As someone who helped plan the day, it was important to me and everyone else that us being silent wouldn’t go unnoticed and that people would not only learn about silenced groups of LGBTQ people, but also be moved to help. With over 50 people being silent, raising over $600 dollars, hearing from everyone that they had at least one class with a silent teacher or academic focus, and having a wall of sticky notes in the dining hall, it really was an all school event! Those who couldn’t or didn’t want to be silent could still wear a t-shirt in support, with the funds going towards donations. Our director of communications, Madeline Bergstrom, said, "I wore a Day of Silence t-shirt to show my solidarity. I want a better world for my kids and for all our students." I hope that at some point during the day everyone felt some sense of solidarity.
One of the GSA members who was silent all day told me afterward, "It was hard not saying hi or thank you to people. One person held open a door for me and as I went through, said, 'Don’t worry, I know, you’re welcome.'"
To me, that shows how everyone not only was aware but was active in the Day of Silence. At our Gender Sexuality Alliance (GSA) meeting the next day, we talked about how we felt being silent ourselves for the day and how to become allies for those who are silenced in their lives. The charity we donated to was Advocates for Youth, which educates and empowers youth around sexuality, gender, and sexual health.
"I was happy to participate in the Day of Silence because I believe in the student-driven aspect of it," said Art Department Chair Lisa McNealus, "and I believe that we all should be able to live in peace, side by side, even with our abundant differences. As they say, if everyone liked vanilla, the world would be a boring place."

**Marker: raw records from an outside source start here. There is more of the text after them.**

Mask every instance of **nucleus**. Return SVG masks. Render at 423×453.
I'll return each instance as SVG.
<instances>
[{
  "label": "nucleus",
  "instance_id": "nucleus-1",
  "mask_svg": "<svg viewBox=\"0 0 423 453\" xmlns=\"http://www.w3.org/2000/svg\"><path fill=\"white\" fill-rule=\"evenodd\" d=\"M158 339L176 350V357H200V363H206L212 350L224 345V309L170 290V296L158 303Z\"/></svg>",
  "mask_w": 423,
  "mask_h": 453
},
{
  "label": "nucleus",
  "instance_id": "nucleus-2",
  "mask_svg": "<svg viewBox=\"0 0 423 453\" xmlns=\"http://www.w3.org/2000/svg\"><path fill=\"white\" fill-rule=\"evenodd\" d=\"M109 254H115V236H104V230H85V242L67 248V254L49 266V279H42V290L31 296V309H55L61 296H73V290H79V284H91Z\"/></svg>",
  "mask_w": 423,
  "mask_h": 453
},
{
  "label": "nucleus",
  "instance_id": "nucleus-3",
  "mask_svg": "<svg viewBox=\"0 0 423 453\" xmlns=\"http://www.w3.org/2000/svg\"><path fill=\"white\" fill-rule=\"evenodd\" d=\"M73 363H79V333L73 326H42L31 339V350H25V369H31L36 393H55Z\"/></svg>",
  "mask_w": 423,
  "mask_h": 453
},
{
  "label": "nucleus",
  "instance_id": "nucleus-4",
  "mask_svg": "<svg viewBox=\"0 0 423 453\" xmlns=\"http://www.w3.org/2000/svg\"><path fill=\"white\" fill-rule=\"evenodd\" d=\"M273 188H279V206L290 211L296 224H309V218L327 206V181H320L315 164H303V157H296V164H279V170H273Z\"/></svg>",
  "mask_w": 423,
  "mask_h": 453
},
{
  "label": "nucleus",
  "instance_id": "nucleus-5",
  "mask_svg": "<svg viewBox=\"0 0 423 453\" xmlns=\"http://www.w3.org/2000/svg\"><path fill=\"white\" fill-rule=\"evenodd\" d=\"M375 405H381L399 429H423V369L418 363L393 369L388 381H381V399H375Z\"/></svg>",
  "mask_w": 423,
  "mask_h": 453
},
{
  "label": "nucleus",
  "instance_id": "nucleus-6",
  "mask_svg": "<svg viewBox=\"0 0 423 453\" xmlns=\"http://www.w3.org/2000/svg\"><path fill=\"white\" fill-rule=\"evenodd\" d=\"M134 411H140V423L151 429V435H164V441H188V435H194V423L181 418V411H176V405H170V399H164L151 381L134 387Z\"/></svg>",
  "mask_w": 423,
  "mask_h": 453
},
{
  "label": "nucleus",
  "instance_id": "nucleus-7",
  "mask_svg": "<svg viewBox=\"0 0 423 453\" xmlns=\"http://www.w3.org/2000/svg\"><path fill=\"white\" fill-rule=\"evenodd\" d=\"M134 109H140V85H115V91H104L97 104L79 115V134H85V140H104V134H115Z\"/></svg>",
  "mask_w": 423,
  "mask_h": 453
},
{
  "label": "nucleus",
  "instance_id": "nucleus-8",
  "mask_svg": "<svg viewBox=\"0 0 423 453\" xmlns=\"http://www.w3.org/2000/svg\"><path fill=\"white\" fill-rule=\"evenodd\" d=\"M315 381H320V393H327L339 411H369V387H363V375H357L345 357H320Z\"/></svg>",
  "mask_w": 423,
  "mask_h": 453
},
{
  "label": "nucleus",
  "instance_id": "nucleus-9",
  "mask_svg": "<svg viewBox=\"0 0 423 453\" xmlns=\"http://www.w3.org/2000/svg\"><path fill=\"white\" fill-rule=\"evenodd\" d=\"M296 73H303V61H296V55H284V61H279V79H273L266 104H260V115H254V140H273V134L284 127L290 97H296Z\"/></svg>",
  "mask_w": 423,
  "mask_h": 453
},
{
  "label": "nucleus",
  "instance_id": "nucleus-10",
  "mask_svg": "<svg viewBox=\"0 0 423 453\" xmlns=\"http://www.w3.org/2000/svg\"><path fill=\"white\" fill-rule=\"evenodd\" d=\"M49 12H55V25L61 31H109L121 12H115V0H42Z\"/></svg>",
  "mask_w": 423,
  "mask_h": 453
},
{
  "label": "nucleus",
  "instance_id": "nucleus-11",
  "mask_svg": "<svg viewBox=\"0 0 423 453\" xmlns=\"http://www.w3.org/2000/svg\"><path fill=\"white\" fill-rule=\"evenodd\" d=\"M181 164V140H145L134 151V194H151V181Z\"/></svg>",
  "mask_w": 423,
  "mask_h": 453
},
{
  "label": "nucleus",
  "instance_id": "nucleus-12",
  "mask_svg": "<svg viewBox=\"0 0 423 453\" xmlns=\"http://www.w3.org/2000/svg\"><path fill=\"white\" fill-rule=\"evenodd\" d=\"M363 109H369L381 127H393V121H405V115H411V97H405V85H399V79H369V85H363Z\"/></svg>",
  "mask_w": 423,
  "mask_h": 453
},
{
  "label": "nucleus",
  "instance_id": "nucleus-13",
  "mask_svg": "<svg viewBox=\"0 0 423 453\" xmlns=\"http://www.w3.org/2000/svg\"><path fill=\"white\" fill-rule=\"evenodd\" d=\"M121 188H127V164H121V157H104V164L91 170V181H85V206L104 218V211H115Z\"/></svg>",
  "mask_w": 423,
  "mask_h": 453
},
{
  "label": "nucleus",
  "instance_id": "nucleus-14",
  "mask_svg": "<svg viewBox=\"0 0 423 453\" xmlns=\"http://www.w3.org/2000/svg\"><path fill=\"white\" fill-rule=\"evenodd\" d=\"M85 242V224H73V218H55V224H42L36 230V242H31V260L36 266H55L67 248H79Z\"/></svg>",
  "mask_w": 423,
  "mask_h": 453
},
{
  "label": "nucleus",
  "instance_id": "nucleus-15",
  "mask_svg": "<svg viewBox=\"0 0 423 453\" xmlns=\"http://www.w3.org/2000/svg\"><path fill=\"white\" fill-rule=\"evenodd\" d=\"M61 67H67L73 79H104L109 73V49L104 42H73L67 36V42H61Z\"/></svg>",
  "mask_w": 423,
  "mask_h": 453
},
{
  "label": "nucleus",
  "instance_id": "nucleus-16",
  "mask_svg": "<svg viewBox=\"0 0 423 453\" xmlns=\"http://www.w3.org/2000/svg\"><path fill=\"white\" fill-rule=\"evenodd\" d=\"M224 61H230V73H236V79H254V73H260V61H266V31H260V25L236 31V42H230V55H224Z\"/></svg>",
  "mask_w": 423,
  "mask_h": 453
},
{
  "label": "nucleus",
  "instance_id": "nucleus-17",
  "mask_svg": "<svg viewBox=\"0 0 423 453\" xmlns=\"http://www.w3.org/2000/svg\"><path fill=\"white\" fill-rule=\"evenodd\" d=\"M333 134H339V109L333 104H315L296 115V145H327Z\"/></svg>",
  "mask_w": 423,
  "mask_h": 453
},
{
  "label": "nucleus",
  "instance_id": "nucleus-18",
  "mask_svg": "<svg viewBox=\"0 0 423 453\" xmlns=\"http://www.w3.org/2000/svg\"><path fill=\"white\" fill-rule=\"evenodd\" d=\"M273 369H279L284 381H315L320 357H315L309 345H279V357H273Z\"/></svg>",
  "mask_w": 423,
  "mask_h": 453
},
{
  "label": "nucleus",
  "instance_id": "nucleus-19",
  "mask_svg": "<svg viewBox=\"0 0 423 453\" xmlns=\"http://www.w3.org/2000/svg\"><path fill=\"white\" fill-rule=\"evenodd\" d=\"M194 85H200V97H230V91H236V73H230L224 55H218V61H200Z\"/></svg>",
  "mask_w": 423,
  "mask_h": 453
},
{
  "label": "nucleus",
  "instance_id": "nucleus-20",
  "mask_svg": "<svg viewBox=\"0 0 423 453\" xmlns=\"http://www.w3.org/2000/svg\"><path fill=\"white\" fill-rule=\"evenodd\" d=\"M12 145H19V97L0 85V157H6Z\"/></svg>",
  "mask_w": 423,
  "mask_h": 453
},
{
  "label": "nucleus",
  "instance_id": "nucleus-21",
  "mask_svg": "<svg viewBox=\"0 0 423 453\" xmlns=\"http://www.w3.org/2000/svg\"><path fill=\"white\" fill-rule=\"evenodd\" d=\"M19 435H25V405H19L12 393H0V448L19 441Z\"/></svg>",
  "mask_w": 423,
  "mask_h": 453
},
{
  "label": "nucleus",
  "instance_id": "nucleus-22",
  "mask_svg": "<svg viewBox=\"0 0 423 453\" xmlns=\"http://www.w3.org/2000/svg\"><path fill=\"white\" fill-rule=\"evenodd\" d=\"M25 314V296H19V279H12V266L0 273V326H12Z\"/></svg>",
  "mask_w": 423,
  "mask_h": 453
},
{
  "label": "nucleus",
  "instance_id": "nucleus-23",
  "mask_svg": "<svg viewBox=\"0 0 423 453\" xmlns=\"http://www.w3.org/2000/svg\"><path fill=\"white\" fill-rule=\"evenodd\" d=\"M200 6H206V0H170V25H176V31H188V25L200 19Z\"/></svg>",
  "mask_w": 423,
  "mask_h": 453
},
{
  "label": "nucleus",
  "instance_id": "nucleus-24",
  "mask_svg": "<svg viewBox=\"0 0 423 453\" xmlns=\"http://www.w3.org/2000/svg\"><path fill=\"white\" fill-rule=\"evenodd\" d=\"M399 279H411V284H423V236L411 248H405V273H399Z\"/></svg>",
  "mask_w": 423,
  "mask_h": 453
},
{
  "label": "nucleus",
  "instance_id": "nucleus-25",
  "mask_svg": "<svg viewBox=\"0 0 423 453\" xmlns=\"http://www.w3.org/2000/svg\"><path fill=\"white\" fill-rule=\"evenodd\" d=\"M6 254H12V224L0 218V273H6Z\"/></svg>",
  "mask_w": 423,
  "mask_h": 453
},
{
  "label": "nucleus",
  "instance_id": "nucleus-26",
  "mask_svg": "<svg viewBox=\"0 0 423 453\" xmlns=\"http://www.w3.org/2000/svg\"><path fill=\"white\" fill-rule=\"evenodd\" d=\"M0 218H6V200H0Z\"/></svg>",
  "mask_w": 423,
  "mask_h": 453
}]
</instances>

Below are some of the things people wrote on sticky notes throughout the day about why they are silent or an ally, or how the day had affected them. All of the notes were read at Formal Meal during the traditional breaking-of-silence scream. The wall read “I am Silent because…”
“To stand in solidarity”
“Because people are reaching out for support”
“Growing up is hard enough. Growing up in silence is even more painful. Let’s stop the silence!”
“The rates of teen suicide are still on the rise”
“To bring awareness to a blissfully unaware society”
“Everyone deserves to have a voice”
“Not everyone is lucky enough to get a choice about their silence”
“Talk is cheap, I learned a lot more in the silence. Taking a step back I somehow moved forwards”
“So I can speak for people who can’t”
“Support is everything”
“A generation that supports each other and is helping to teach and change beliefs that are no longer valid”
“For all the years my brother felt alone”
“For all the people who feel as though they can’t speak”
“Because when I was assaulted that's what I was forced to do” #metoo
“For my friends and because I’m sick of being forced to be quiet”
“I am silently in awe of a new generation, one with courage and conviction”
“There are people who don’t feel comfortable speaking for themselves”
“Silence helps me think about myself clearly and for the people that are forced to be silent”
“Because my silence wasn’t always a choice”
To me and everyone I have talked to, the day was a success. We have begun talking about projects to involve the community more in what the GSA does and different ways we can create a safe community for LGBTQ students. Most importantly, we have put the message out to the school that LGBTQ people and allies are everyone. They are on every sports team, from every country and state, working in each department and most importantly, they are your friends.